Patients registered with a GP may have more opportunity to seek sexual health care from primary care (including LESSH) than those not registered.

 

LESSH only:

- whether the patient attended for a booked appointment or as a 'walk-in' patient

- whether the LESSH GP is the patient's own GP - and if not, the name of the patient's GP surgery

The type of appointment can influence the length of time a patient waits (in contrast we know that once they contact a clinic, most GUM patients are seen within 48 hours)

Patients registered with a practice providing a LESSH may be more likely to attend the LESSH. It is also important to know whether patients not registered at a LESSH practice benefit from the service, and if so how many.

Clinical data extract

STIs tested for;

STIs diagnosed;

Knowing which STIs were tested for informs which STIs could have been diagnosed.

Patients with STIs can be compared to patients without STIs, by demographics, reason(s) for attendance, care pathway duration, etc.

 

Whether patient is already known to be HIV positive

As HIV testing is not relevant for patients known to be HIV positive

 

Partner notification outcomes for patients diagnosed with Chlamydia or gonorrhoea (at least one partner tested; at least one partner treated)

These indicators of partner notification assess the extent to which the service is managing to notify the partners of patients with common STIs.

 

LESSH only:

- whether microscopy was performed;

- treatment received

- referral to other services

We know that GUM services have facilities for microscopy but some LESSH may not have this facility. Similarly, we wished to measure the appropriateness of treatment received by doctors whose main work is not sexual health. We also wanted to measure how commonly patients were referred on for problems that could have been dealt with by the LESSH (for instance if practices or contracts changed), particularly referral to GUM.

 

GUM only:

- PCT of residence

As LESSH are advertised within a PCT, we assumed the majority of patients lived in the same PCT. GUM clinic users may travel from further afield; data on PCT of residence is routinely collected in GUM.

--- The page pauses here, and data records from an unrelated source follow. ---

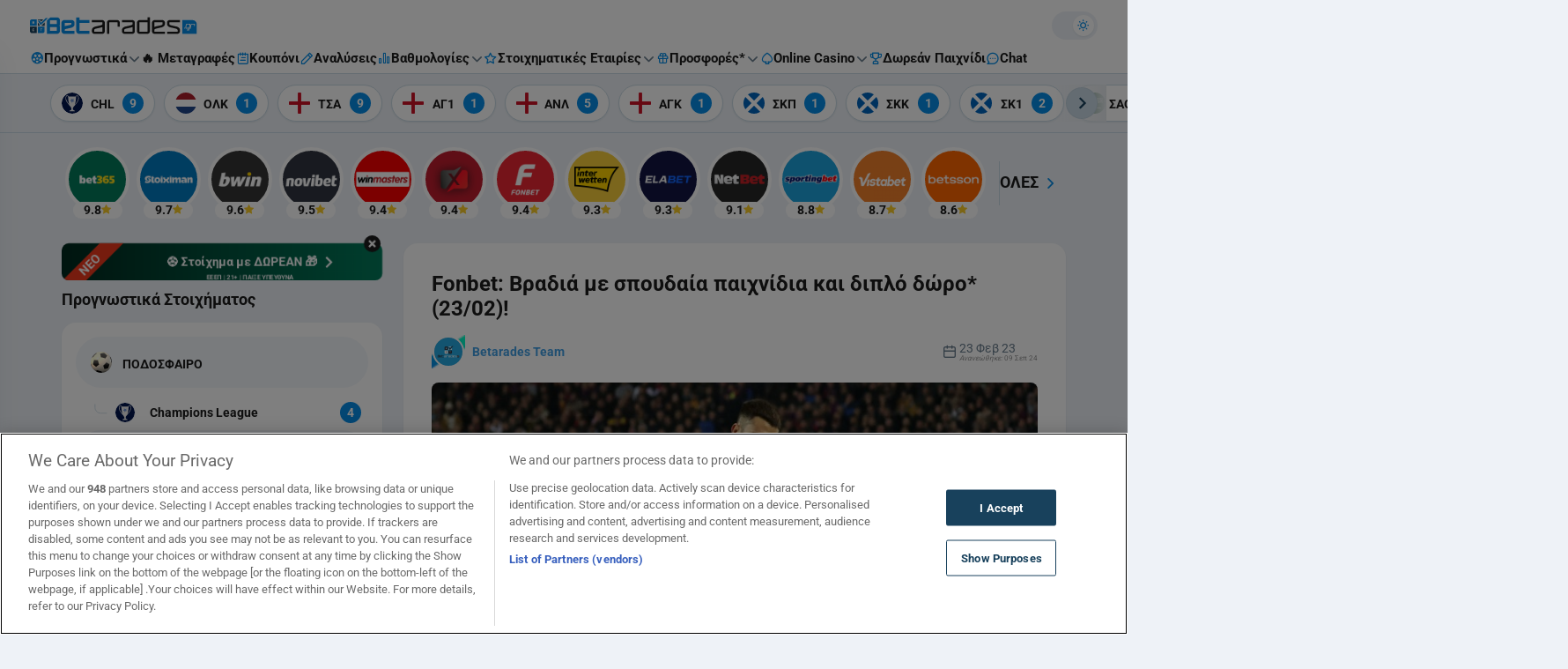

--- FILE ---
content_type: image/svg+xml
request_url: https://wbsearthcomps-5c24.kxcdn.com/svg/1x1/EUROCUP.svg
body_size: 551
content:
<svg xmlns="http://www.w3.org/2000/svg" viewBox="0 0 512 512">
	<path fill="#ffffff" d="m256 507.4c-138.8 0-250.9-112.1-250.9-250.7 0-138.6 112.1-250.7 250.9-250.7 138.8 0 250.9 112.1 250.9 250.7 0 138.6-112.1 250.7-250.9 250.7z"/>
	<path fill="#18b2e8" d="m161 129.9c-54.1 10.3-104 29.4-145.8 56.2-6.6 22.4-10.1 46.1-10.1 70.6 0 51.4 15.5 99.2 42.2 139 5.7-64.7 32.5-98.4 58.4-131 27.1-34 52.8-66.3 55.3-134.8z"/>
	<path fill="#18b2e8" d="m154.4 60.8c13.3 13.8 21.8 30.6 24.5 47.4 22.1-3.3 44.8-5.1 67.8-5.5v-96.5c-43.3 1.6-83.8 14.2-118.9 35.1 9.2 4.3 18.4 10.9 26.6 19.5z"/>
	<path fill="#18b2e8" d="m108 54.4c-36.2 26.5-65.1 62.5-82.9 104.2 40.1-22.3 86.2-38.4 135.5-47.4-4.4-29.7-33-54.5-52.6-56.8z"/>
	<path fill="#18b2e8" d="m384.2 41.3c-35-20.9-75.6-33.5-118.9-35.1v96.5c23 0.4 45.7 2.2 67.9 5.5 4.6-29.2 27.3-55.7 51-66.9z"/>
	<path fill="#18b2e8" d="m120.2 276.3c-28.1 35.3-54.7 68.7-55.5 142.5 44.2 51.9 109.2 85.7 182 88.4v-386c-22.8 0.4-45.2 2.3-67.1 5.6-1.8 77.1-31.1 113.9-59.4 149.5z"/>
	<path fill="#18b2e8" d="m496.8 186.1c-41.8-26.8-91.7-45.9-145.8-56.2 2.5 68.5 28.2 100.8 55.3 134.8 26 32.6 52.7 66.3 58.4 131 26.7-39.8 42.2-87.6 42.2-139 0-24.5-3.5-48.2-10.1-70.6z"/>
	<path fill="#18b2e8" d="m332.4 126.8c-21.9-3.3-44.3-5.2-67.1-5.6v386c72.8-2.7 137.8-36.5 182-88.4-0.8-73.8-27.4-107.2-55.5-142.5-28.3-35.6-57.5-72.4-59.4-149.5z"/>
	<path fill="#18b2e8" d="m351.4 111.2c49.3 9 95.4 25.1 135.5 47.4-17.8-41.7-46.7-77.7-82.9-104.2-10.1 1.2-22.7 8.5-33 19.2-10.7 11.2-17.6 24.5-19.6 37.6z"/>
	<path fill="none" d="m-107.7-14h727.4v541.4h-727.4z"/>
</svg>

Source differed by setting

Collected in clinical data extract in GUM but questionnaire in LESSH:

- ethnicity;

- new/follow-up attendance status;

- past attendance at the service (in LESSH services patients were asked to state whether this was for a sexual health or other primary care reason, or both);

- name of GP surgery

Ethnicity is routinely by GUM clinics, but not necessarily by LESSH services. STI prevalence varies by ethnicity, and ethnicity can be used to assess whether any groups are underserved, attend for different reasons, or have longer care pathways.

GUM clinics routinely code whether patients are attending as new patients, rebook (i.e. patient attending for a new episode of care, but who has attended before), and follow-up (subsequent visits in the same episode of care). We gained this information from the questionnaire for LESSH patients, and additionally asked whether the patient had attended the practice for a reason not related to sexual health.

GUM clinics routinely ask patients their GP (though patients are not required to provide it), whereas this data may not be routinely collected by LESSH services. We could assess from this what PCT the patient's GP was in (which sometimes differed from PCT of residence), and whether the practice provided a LESSH. It is interesting to know whether patients whose own GP surgery provides a LESSH chose to attend this service or GUM.

  1. *For our study, the information on patients' demographics, sexual behaviour, and STI positivity also informs a mathematical model of STI transmission. Here we concentrate on the rationale for the collection of audit data for local use.